# [Consignes]
1 > Mettez à jour l'extrait de la décision en reprenant tout le passage qui va de « [13]        Ils communiquèrent » jusqu'à « confiée les clients. », avec « enquête » remplacé par « vérification ».
2 > Prolongez l'extrait de la décision au-delà de sa dernière phrase.

REPRÉSENTATIONS DE LA PLAIGNANTE

Sanction recommandée

[7]           La plaignante, par l’entremise de son procureur, débuta en indiquant qu’elle suggérait au comité d’imposer à l’intimé une radiation temporaire de cinq (5) ans.

[8]           Elle ajouta réclamer de plus la condamnation de ce dernier au paiement des déboursés ainsi que la publication de la décision

[9]           Elle indiqua que le contexte factuel lié à l’infraction reprochée à l’intimé était relativement simple et résuma celui-ci comme suit :

Les faits

[10]        Le consommateur en cause, D.G., et son épouse, détenaient des polices d’assurance-vie dont ils acquittaient les primes auprès du représentant de l’assureur qui avait pour tâche de les visiter périodiquement afin d’en faire la cueillette.

[11]        Affecté à cette fonction, le ou vers le 15 novembre 2010, l’intimé recueillit auprès de D.G. la somme de 210 $ mais, plutôt que de remettre ladite somme à l’assureur, s’appropria celle-ci à ses fins personnelles. Selon ses affirmations, il éprouvait à l’époque des « difficultés financières ».

[12]        Quelque temps après, les assurés reçurent un avis les informant du défaut de paiement de leurs primes.

[13]        Ils communiquèrent alors avec l’assureur et informèrent ce dernier qu’ils en avaient acquitté le paiement auprès de l’intimé et que ce dernier leur avait remis un reçu le confirmant.

[14]        L’assureur entrepris alors une enquête et son représentant rencontra, le ou vers le 26 janvier 2011, l’intimé.

[15]        Bien que ce dernier débuta en refusant d’admettre les faits, il passa par la suite rapidement aux aveux et admit s’être approprié la somme de 210 $ que lui avait confiée les clients.

# [Données fournies]
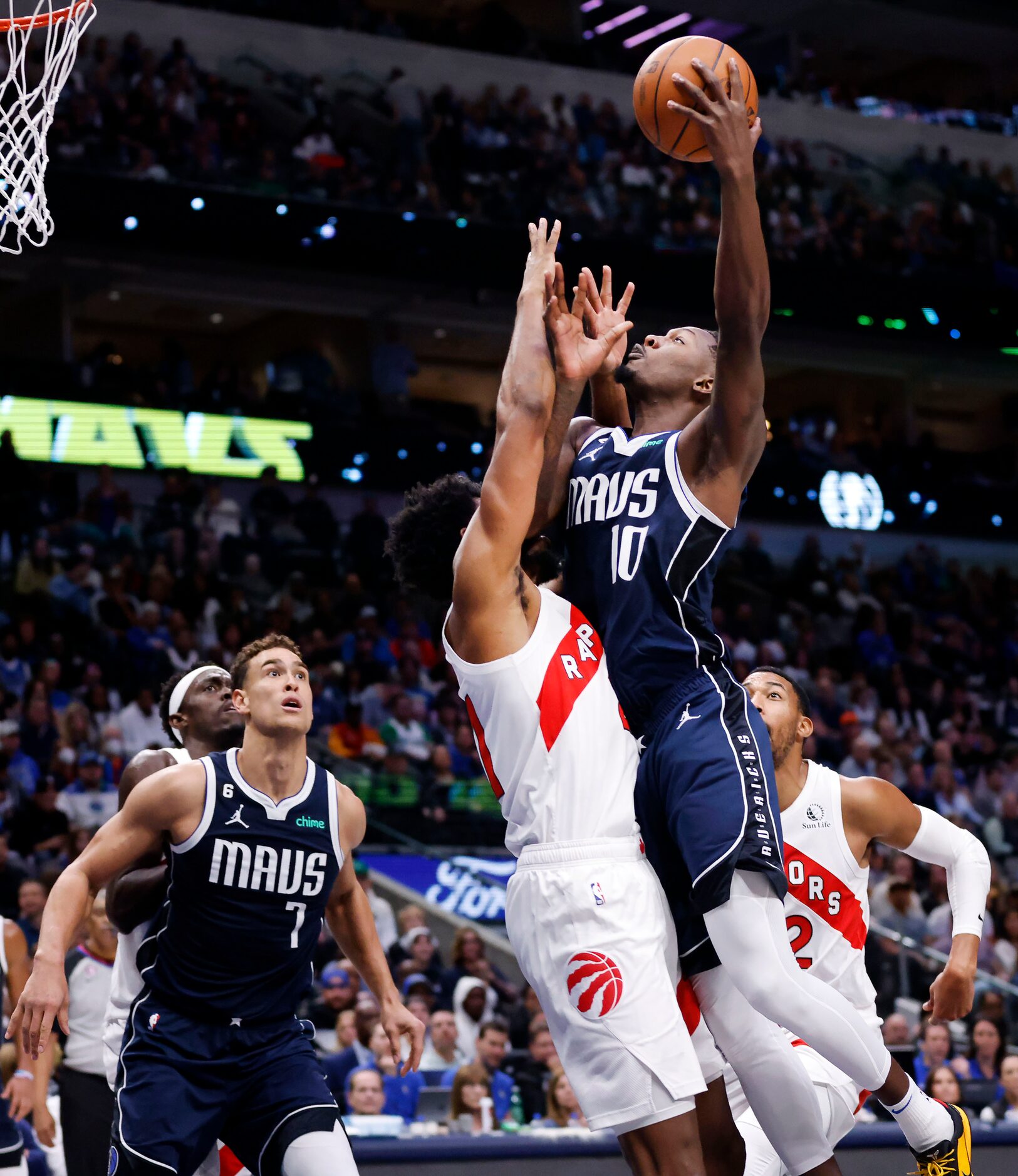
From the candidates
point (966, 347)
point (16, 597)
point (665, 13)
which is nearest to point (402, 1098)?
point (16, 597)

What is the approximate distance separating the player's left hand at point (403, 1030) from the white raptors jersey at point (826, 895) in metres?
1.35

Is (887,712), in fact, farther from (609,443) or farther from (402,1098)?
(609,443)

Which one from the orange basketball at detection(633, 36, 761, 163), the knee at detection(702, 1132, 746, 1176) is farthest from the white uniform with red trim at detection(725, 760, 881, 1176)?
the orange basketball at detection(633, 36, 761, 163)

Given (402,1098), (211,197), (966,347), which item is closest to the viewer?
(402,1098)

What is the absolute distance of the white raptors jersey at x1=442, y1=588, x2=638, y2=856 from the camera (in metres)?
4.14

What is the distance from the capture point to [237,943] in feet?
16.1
--
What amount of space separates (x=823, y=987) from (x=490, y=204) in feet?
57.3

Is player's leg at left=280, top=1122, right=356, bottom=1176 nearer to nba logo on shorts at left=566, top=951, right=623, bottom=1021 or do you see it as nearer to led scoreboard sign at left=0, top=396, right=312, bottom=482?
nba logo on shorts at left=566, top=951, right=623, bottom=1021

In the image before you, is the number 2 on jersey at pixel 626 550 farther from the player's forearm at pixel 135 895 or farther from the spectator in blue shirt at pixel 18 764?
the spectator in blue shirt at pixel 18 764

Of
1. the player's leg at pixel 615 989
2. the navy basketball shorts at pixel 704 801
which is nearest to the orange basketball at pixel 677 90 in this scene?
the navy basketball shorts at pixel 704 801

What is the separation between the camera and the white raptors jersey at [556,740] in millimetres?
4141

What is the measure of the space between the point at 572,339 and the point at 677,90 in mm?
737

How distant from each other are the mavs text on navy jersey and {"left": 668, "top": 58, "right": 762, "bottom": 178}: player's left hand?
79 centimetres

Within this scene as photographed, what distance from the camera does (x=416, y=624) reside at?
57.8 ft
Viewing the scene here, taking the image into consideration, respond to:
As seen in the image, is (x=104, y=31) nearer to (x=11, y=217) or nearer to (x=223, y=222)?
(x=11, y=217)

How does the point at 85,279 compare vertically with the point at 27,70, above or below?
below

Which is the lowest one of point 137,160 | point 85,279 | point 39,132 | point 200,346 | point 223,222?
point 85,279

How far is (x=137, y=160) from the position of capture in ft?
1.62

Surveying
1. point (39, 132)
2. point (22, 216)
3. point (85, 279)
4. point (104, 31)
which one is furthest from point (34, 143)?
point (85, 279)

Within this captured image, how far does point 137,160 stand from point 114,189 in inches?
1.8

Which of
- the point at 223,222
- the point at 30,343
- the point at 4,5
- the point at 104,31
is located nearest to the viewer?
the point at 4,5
---
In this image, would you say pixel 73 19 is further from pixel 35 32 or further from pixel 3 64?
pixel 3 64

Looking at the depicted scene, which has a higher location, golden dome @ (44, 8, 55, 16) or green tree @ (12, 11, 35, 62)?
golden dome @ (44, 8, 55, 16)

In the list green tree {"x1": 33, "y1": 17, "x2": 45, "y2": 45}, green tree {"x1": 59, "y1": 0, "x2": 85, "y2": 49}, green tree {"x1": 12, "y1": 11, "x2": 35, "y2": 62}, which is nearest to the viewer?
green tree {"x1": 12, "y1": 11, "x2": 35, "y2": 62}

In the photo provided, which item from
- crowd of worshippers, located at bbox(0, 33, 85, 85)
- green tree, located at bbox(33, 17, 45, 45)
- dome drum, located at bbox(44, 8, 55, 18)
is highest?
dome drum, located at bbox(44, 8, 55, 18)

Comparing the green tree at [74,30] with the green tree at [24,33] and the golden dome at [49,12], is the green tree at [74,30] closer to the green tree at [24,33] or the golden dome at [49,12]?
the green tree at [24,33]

# [Réponses]
1 >
[13]        Ils communiquèrent alors avec l’assureur et informèrent ce dernier qu’ils en avaient acquitté le paiement auprès de l’intimé et que ce dernier leur avait remis un reçu le confirmant.

[14]        L’assureur entrepris alors une vérification et son représentant rencontra, le ou vers le 26 janvier 2011, l’intimé.

[15]        Bien que ce dernier débuta en refusant d’admettre les faits, il passa par la suite rapidement aux aveux et admit s’être approprié la somme de 210 $ que lui avait confiée les clients.

2 >
[16]        Il signa alors une déclaration avouant sa faute et consentit à immédiatement rembourser l’assureur.

[17]        Il fut ensuite avisé que son contrat était terminé et remercié de ses services.

[18]        Après avoir ainsi résumé les faits, la plaignante entreprit de faire état tant des éléments objectifs que subjectifs propres au dossier.

Éléments tant objectifs que subjectifs

[19]        La plaignante mentionna d’abord la gravité objective de la faute commise par l’intimé.

[20]        Elle indiqua que le détournement de fonds était, tel que le comité l’avait déclaré à quelques reprises, l’une des infractions les plus sérieuses que puisse commettre un représentant.

[21]        Elle signala qu’une telle faute portait atteinte à l’image de la profession, l’honnêteté étant une qualité absolument requise de tous les membres, la relation de confiance avec le public reposant sur l’intégrité des représentants.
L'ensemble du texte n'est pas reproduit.